PASSAGE TO READ -
_ _ _ _ _ _ _
Strange - I sent a long email to Julia Jones...
...a couple of days ago, via her site. I'd also mentioned Dave Burland and some other people her site seems to be connected with. Ask her to check her website email inbox, and if my email has gone adrift then perhaps you or she could contact me via the 'contact' facility we apparently all have as registered Word bloggers (Fraser advises not posting actual e-address here). In short: I hope she WILL do something with the tapes - a full Nic gig in stereo from 1974, at the very least, deserves wider availability.
Email
I've used the contact function in the past but I can't find it now!
Click on someone's user name
And there should be a contact 'tab' available on their account page. If it isn't, it means that that person has switched the "allow others to contact me" option off.
You are the man Fraser
Spot on. Colin, you need to allow others to contact you, than I'll sort it out.
I think it's sorted now Twang...
...I've just fiddled with the 'allow others to contact you' bit of my account, so hopefully it'll work now. If not, contact Fraser and maybe he can sort something out. alternatively, while I can't print here the 'info at' address of the email associated with it (in case it's honed-in-on automatically by the cyber scanning minions of nefarious Nigerian businessmen keen to offer me their astounding financial opportunities), I do have a (very rarely updated) website which should be easy enough to find. I can be contacted easily enough via that.
_ _ _ _ _ _ _
[Questions about pictured scenes]

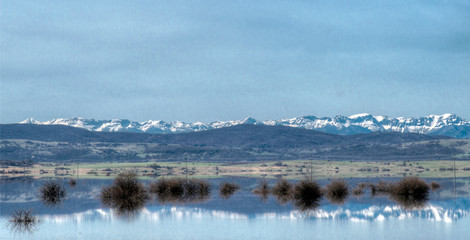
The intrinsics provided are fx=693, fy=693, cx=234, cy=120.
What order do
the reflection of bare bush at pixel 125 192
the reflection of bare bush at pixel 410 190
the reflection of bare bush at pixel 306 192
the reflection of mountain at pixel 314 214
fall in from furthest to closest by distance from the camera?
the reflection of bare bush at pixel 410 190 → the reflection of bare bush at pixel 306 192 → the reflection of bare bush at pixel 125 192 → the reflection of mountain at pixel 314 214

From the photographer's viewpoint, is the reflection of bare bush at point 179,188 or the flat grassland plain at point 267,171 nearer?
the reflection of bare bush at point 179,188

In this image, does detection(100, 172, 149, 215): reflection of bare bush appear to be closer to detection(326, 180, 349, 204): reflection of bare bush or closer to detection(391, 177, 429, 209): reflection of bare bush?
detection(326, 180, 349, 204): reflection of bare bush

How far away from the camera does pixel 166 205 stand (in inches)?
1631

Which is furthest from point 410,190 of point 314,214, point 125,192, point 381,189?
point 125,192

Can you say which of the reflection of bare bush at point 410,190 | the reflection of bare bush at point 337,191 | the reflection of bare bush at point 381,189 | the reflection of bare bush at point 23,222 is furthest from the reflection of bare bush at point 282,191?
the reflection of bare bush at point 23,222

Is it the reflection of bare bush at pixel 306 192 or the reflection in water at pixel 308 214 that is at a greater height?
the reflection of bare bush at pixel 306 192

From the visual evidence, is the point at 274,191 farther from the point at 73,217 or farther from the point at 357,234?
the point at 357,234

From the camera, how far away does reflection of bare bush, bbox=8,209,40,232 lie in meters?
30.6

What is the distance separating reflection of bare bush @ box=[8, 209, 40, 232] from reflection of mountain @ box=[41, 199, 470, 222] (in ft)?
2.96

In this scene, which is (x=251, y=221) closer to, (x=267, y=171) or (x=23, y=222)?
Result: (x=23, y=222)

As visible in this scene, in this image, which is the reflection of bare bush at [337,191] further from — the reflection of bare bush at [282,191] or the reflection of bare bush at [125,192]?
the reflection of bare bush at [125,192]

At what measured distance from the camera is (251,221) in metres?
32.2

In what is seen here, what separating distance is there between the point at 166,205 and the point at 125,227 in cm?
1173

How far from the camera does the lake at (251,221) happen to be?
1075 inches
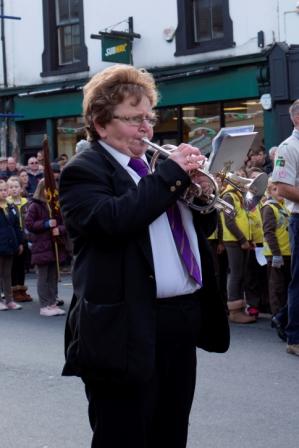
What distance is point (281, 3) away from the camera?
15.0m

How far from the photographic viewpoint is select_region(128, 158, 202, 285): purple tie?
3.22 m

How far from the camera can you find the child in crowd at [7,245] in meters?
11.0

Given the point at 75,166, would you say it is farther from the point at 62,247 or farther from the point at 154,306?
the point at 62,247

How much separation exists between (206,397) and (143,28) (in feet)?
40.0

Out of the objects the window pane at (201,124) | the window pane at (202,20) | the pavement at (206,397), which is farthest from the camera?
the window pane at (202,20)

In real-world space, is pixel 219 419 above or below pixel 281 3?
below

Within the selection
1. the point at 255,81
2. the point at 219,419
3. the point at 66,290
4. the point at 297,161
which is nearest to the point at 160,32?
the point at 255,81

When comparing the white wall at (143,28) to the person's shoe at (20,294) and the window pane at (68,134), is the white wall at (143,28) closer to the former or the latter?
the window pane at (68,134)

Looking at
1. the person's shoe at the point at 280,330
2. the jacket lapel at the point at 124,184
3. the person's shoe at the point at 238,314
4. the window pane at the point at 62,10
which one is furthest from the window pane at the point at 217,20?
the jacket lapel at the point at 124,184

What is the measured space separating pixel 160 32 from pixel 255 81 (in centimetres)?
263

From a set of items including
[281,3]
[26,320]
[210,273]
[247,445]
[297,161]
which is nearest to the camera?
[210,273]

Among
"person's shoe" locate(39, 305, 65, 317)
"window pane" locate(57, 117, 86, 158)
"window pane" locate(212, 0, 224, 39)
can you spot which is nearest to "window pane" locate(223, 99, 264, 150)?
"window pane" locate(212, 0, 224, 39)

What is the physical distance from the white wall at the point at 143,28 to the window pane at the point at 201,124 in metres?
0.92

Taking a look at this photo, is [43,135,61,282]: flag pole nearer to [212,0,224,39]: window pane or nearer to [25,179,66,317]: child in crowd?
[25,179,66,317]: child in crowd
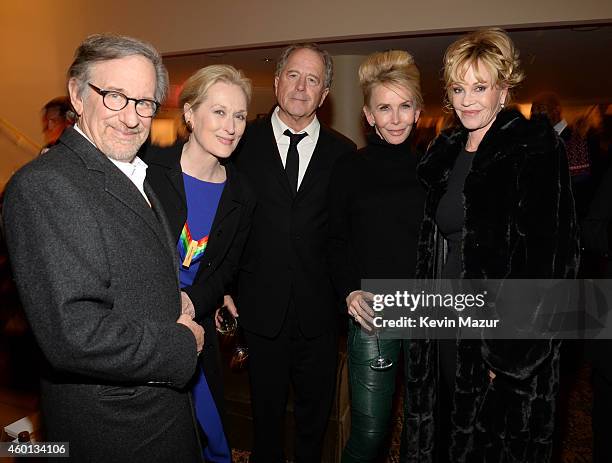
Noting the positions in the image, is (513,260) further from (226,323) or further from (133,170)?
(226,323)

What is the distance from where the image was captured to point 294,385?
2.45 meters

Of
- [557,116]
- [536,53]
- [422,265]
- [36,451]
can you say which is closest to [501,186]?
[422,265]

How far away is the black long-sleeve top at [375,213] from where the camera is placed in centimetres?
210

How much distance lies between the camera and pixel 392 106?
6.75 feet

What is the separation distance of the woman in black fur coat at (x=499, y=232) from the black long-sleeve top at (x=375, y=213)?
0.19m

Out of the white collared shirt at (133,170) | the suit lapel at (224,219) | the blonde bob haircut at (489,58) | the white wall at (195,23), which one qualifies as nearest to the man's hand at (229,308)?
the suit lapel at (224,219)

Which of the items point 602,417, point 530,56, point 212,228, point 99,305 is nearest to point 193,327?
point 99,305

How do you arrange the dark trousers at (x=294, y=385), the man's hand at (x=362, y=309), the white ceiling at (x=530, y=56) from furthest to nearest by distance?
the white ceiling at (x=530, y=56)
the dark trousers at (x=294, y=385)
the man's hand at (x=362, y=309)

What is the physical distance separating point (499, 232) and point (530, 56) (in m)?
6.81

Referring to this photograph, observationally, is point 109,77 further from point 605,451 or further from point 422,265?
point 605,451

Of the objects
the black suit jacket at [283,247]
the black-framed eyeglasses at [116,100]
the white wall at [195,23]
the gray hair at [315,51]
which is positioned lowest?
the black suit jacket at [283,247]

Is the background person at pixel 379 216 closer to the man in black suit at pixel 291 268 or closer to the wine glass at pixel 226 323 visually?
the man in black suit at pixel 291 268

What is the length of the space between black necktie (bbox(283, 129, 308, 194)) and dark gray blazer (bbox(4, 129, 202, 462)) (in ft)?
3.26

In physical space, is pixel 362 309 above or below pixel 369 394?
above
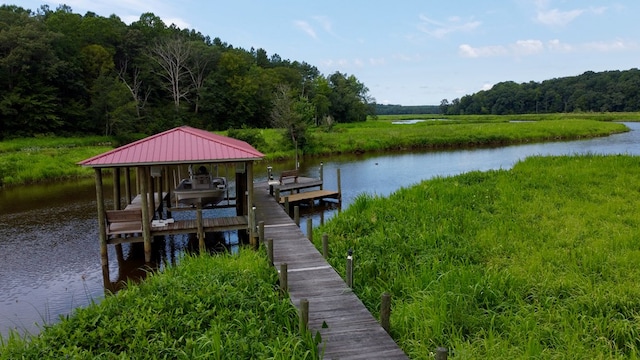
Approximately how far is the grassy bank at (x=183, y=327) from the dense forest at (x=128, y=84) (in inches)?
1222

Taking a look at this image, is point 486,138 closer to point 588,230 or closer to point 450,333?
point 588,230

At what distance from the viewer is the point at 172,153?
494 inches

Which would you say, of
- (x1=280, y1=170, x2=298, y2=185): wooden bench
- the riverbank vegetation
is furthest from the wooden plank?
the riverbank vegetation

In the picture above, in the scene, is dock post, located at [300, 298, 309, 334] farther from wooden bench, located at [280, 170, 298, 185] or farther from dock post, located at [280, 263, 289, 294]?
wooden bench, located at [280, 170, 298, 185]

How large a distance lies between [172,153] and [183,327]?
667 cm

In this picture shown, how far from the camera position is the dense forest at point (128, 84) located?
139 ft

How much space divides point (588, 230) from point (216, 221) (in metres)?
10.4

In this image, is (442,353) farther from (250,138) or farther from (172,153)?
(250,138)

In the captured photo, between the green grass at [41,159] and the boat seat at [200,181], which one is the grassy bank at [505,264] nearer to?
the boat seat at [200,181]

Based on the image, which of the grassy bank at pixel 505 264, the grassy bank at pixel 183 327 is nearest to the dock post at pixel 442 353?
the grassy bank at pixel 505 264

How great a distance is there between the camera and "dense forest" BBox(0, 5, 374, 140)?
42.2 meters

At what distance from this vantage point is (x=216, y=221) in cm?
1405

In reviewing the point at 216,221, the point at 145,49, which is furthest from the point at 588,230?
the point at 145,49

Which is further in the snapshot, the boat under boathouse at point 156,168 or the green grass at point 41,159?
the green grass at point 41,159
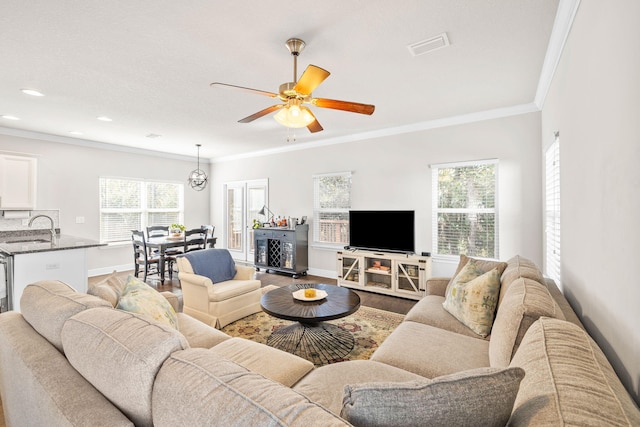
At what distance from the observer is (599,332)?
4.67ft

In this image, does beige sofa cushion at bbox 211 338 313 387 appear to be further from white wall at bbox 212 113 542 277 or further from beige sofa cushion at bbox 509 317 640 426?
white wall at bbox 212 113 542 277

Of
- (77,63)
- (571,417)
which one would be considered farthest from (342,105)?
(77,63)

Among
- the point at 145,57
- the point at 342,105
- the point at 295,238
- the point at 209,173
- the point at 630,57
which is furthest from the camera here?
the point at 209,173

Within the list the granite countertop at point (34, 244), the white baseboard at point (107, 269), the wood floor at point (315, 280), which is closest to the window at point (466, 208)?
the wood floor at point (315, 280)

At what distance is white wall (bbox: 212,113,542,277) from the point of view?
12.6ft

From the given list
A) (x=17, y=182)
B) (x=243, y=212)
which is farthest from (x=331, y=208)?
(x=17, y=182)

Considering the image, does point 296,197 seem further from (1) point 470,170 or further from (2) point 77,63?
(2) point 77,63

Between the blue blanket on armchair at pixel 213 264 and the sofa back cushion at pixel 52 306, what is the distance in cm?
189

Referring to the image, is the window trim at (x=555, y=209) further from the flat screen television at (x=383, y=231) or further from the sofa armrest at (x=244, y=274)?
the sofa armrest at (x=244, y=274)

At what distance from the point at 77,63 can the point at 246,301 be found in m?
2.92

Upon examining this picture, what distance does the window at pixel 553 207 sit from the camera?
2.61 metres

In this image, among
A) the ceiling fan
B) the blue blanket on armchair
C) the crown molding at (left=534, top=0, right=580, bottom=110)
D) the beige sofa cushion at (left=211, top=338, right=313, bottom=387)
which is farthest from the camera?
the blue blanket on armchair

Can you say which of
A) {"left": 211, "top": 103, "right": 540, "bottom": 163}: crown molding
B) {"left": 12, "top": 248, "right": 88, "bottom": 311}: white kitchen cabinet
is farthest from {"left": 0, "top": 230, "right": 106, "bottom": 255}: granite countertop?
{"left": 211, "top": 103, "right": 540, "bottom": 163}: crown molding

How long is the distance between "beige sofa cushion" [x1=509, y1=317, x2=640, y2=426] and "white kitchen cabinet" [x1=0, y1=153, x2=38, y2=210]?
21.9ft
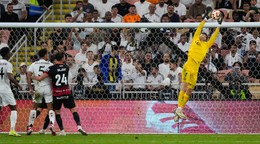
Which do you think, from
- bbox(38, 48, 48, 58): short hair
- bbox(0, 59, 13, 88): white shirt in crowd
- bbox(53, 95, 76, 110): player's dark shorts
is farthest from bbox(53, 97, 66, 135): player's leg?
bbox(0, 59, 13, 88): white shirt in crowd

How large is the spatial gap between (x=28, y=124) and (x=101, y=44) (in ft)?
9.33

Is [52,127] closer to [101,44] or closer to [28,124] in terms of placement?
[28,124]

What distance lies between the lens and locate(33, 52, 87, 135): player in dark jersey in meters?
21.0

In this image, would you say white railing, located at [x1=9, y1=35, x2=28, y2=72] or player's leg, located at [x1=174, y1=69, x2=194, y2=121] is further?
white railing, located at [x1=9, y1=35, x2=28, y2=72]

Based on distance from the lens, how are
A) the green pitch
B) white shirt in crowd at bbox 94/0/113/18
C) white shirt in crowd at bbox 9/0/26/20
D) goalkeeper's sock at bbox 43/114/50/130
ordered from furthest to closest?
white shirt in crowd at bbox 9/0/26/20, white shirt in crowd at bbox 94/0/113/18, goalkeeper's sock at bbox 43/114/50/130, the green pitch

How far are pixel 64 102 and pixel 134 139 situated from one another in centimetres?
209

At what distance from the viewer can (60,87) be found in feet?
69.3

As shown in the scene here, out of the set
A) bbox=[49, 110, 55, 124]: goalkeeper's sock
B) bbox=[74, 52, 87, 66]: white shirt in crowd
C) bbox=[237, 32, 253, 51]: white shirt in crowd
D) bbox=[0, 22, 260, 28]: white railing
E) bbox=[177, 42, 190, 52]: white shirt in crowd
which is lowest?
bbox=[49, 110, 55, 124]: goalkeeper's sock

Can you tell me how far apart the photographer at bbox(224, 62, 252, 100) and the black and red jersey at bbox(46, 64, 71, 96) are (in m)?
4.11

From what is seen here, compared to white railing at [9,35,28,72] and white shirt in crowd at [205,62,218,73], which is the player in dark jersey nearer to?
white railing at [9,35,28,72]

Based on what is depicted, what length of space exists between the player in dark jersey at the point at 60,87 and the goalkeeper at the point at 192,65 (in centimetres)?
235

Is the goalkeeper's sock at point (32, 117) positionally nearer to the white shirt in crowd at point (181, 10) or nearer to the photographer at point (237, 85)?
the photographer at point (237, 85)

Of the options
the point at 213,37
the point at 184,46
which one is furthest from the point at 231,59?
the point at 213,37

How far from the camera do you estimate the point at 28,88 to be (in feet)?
_ _ _ _ _ _ _
Copy out the entire forum thread about reaching Julia Jones word for word.

Strange - I sent a long email to Julia Jones...
...a couple of days ago, via her site. I'd also mentioned Dave Burland and some other people her site seems to be connected with. Ask her to check her website email inbox, and if my email has gone adrift then perhaps you or she could contact me via the 'contact' facility we apparently all have as registered Word bloggers (Fraser advises not posting actual e-address here). In short: I hope she WILL do something with the tapes - a full Nic gig in stereo from 1974, at the very least, deserves wider availability.
Email
I've used the contact function in the past but I can't find it now!
Click on someone's user name
And there should be a contact 'tab' available on their account page. If it isn't, it means that that person has switched the "allow others to contact me" option off.
You are the man Fraser
Spot on. Colin, you need to allow others to contact you, than I'll sort it out.
I think it's sorted now Twang...
...I've just fiddled with the 'allow others to contact you' bit of my account, so hopefully it'll work now. If not, contact Fraser and maybe he can sort something out. alternatively, while I can't print here the 'info at' address of the email associated with it (in case it's honed-in-on automatically by the cyber scanning minions of nefarious Nigerian businessmen keen to offer me their astounding financial opportunities), I do have a (very rarely updated) website which should be easy enough to find. I can be contacted easily enough via that.